Enunciado 1 => Transcreva, do texto sobre a cinebiografia Michael, a passagem que vai de "A história acompanha" até "da música mundial.".
Enunciado 2 => No texto sobre a cinebiografia Michael, converta em lista o parágrafo que começa com "Ao longo da narrativa", mantendo os momentos da carreira que ele menciona.

Trecho selecionado =>
Quando Michael foi anunciado, havia duas certezas. A primeira era que qualquer filme sobre Michael Jackson seria cercado de debates. A segunda, que o interesse do público seria enorme. O que poucos imaginavam era a dimensão desse sucesso. Poucos meses após a estreia, a cinebiografia dirigida por Antoine Fuqua já acumula US$ 977 milhões nas bilheterias mundiais e assume o posto de cinebiografia musical de maior arrecadação da história.

O número impressiona porque não veio acompanhado de unanimidade. Longe disso. O longa dividiu a crítica desde as primeiras exibições, mas encontrou no público um aliado muito mais importante para sua trajetória comercial. Em um ano competitivo para os cinemas, a produção transformou curiosidade em ingressos vendidos e entrou de vez na lista dos maiores sucessos de 2026.

A história acompanha a trajetória do Rei do Pop desde a infância, quando ainda dividia os palcos com os irmãos no Jackson 5, até o encerramento da Bad Tour, no fim dos anos 1980. Esse recorte define o tom do roteiro. Em vez de condensar toda a vida do cantor em pouco mais de duas horas, o filme concentra seus esforços no período em que ele deixou de ser um garoto prodígio para se tornar um dos maiores artistas da música mundial.

Ao longo da narrativa, o público revisita momentos decisivos de sua carreira. Estão lá a gravação de Off the Wall, a explosão de Thriller, a histórica apresentação de Billie Jean no especial Motown 25 e o acidente durante a gravação de um comercial da Pepsi, que provocou queimaduras graves em seu couro cabeludo e mudou sua vida.

Quem sustenta boa parte dessa reconstrução é Jaafar Jackson. Escalado para seu primeiro trabalho no cinema, o sobrinho do cantor carregava uma responsabilidade difícil de medir. Interpretar um artista tão conhecido inevitavelmente geraria comparações. No fim, a escolha funcionou. Jaafar reproduz gestos, postura e a presença de palco do tio com uma naturalidade que acabou se tornando um dos poucos consensos entre público e crítica.

Dados fornecidos =>
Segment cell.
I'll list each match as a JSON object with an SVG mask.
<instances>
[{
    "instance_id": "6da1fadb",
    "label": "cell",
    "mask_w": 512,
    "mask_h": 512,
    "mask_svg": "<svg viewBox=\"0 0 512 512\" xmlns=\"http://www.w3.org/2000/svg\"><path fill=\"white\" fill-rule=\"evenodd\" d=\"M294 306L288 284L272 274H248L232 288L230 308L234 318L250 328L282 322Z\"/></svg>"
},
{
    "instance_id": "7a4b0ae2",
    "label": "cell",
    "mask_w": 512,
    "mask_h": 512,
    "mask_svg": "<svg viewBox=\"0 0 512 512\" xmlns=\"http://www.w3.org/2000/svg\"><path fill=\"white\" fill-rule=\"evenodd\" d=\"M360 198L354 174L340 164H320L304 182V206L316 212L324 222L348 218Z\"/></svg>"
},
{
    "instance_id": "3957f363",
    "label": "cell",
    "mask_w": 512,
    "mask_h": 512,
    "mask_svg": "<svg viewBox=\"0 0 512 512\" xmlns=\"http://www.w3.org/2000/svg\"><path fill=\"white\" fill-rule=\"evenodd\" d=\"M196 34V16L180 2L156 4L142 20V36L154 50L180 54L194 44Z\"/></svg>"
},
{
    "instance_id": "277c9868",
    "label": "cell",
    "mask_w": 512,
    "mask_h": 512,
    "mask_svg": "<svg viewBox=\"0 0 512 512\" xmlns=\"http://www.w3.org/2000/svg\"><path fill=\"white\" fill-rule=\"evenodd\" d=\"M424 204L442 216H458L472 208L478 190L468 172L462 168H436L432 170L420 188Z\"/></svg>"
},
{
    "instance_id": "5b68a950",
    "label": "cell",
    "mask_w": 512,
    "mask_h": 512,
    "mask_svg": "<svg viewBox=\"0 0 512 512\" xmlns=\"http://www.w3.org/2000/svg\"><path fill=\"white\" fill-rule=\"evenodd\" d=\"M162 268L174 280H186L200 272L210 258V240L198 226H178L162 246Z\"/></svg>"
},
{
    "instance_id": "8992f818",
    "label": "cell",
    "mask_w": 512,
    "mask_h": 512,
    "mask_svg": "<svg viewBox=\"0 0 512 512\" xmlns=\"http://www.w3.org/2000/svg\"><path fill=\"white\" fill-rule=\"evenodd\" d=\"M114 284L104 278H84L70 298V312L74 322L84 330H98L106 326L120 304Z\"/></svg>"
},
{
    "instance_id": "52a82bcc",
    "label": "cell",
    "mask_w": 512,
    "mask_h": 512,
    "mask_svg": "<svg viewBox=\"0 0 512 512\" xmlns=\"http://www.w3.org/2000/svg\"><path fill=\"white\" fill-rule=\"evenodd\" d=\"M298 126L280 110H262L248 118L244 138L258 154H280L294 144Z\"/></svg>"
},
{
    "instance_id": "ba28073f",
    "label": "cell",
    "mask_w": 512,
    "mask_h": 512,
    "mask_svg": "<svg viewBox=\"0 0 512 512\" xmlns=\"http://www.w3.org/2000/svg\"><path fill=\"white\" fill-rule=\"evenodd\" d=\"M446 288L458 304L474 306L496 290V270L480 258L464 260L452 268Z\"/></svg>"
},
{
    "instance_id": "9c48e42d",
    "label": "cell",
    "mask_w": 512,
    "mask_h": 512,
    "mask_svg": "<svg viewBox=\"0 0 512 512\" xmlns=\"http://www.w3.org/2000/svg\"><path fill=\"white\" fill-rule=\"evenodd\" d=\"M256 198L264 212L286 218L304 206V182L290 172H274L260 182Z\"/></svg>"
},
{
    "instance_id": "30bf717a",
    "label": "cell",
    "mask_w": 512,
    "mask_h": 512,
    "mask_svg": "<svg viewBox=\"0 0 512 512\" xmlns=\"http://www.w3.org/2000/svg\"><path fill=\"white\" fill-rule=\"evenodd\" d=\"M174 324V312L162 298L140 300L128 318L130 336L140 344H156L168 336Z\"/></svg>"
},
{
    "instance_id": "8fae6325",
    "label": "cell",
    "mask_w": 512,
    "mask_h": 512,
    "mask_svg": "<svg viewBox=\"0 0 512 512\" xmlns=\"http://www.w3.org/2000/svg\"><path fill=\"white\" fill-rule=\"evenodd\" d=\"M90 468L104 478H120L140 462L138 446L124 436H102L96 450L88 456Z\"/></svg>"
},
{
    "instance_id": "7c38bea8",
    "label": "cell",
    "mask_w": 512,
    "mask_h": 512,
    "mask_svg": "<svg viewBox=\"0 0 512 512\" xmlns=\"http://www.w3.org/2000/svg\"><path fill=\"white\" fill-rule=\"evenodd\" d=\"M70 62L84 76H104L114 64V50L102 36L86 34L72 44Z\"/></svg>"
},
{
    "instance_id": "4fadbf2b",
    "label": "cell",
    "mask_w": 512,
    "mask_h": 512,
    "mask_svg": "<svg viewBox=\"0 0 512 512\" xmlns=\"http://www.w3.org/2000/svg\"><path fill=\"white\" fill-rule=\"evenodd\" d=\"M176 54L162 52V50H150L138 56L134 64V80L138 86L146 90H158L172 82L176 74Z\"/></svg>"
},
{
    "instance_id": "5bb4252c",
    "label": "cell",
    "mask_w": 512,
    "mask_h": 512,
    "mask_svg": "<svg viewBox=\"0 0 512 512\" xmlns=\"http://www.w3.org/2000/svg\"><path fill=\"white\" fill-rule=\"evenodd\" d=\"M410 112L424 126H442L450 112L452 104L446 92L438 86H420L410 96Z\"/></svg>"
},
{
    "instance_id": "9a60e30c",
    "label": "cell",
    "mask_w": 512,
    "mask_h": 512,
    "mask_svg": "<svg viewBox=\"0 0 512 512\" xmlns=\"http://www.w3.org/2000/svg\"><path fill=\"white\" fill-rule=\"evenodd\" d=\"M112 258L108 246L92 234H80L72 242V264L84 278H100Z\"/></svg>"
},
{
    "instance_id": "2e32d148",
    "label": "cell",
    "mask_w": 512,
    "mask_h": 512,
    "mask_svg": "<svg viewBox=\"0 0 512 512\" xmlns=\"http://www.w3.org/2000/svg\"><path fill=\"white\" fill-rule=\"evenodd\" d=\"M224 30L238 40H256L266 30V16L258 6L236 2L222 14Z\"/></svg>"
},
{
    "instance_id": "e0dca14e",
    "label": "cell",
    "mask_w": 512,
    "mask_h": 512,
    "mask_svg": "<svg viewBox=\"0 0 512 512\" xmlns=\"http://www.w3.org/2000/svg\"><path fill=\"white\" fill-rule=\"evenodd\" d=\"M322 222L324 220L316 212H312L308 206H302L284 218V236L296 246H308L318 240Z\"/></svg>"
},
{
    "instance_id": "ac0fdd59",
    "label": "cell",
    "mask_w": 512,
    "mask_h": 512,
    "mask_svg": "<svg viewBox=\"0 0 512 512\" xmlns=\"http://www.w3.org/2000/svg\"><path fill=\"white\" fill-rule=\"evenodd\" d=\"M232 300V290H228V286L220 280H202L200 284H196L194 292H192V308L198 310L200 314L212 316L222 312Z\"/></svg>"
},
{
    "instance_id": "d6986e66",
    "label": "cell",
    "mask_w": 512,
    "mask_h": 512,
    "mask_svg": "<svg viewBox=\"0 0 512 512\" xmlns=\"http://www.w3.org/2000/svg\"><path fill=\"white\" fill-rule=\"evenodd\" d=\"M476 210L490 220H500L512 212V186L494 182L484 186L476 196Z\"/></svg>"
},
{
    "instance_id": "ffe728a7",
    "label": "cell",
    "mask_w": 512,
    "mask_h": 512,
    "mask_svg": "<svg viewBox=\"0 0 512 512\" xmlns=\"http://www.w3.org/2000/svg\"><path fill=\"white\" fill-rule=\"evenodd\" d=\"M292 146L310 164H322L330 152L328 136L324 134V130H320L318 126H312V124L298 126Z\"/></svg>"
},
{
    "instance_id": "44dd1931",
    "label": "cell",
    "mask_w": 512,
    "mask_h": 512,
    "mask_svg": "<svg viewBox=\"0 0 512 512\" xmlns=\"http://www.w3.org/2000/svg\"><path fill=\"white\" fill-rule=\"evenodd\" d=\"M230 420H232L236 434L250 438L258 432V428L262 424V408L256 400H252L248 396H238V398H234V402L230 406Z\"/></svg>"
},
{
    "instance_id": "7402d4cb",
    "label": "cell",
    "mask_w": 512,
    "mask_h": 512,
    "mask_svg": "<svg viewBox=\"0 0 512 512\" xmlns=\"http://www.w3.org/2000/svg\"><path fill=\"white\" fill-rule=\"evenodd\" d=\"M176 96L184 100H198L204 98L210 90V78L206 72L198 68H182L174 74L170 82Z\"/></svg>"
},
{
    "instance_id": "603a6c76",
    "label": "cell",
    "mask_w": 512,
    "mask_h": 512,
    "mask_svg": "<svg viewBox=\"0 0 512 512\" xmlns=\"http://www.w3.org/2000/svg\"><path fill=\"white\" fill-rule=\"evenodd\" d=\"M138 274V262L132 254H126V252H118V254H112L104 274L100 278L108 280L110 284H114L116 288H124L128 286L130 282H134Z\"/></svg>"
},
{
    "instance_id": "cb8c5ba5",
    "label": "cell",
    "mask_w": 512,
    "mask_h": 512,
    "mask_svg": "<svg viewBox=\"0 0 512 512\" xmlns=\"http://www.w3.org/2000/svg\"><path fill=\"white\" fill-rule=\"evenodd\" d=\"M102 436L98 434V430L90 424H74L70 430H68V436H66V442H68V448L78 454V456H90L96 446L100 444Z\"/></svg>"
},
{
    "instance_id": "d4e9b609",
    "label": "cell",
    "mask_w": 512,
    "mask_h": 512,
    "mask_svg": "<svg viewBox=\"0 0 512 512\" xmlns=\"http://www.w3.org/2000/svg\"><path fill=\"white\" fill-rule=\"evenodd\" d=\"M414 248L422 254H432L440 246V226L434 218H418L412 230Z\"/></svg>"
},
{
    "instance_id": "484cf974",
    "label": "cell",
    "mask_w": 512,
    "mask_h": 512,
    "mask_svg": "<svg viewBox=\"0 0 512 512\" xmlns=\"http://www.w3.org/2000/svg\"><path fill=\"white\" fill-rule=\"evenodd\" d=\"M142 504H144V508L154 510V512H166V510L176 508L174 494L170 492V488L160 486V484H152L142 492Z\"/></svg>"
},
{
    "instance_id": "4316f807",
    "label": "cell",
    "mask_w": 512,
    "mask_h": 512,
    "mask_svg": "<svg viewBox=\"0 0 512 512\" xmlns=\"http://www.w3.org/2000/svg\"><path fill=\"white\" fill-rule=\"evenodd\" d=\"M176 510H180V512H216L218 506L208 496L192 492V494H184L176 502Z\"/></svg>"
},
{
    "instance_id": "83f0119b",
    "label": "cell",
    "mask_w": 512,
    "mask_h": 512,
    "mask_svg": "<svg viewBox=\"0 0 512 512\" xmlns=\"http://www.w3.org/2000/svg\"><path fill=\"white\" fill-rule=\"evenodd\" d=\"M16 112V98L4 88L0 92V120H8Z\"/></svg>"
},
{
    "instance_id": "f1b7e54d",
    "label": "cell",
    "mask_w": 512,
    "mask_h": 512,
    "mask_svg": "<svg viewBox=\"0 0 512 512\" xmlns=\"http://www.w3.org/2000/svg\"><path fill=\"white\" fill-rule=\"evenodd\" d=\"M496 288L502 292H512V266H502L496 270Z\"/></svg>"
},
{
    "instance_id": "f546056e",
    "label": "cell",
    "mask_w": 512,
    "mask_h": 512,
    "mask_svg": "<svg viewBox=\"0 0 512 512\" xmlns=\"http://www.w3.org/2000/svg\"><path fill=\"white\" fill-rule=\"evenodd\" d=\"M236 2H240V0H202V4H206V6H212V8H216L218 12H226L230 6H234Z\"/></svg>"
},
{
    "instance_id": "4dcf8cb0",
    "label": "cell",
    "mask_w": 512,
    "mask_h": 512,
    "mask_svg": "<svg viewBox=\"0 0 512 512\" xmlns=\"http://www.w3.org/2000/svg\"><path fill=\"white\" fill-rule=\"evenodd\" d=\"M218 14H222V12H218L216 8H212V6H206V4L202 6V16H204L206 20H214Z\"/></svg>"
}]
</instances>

Resposta final 1 =>
A história acompanha a trajetória do Rei do Pop desde a infância, quando ainda dividia os palcos com os irmãos no Jackson 5, até o encerramento da Bad Tour, no fim dos anos 1980. Esse recorte define o tom do roteiro. Em vez de condensar toda a vida do cantor em pouco mais de duas horas, o filme concentra seus esforços no período em que ele deixou de ser um garoto prodígio para se tornar um dos maiores artistas da música mundial.

Resposta final 2 =>
Momentos decisivos da carreira revisitados no filme:
- a gravação de Off the Wall;
- a explosão de Thriller;
- a histórica apresentação de Billie Jean no especial Motown 25;
- o acidente na gravação de um comercial da Pepsi, que causou queimaduras graves em seu couro cabeludo e mudou sua vida.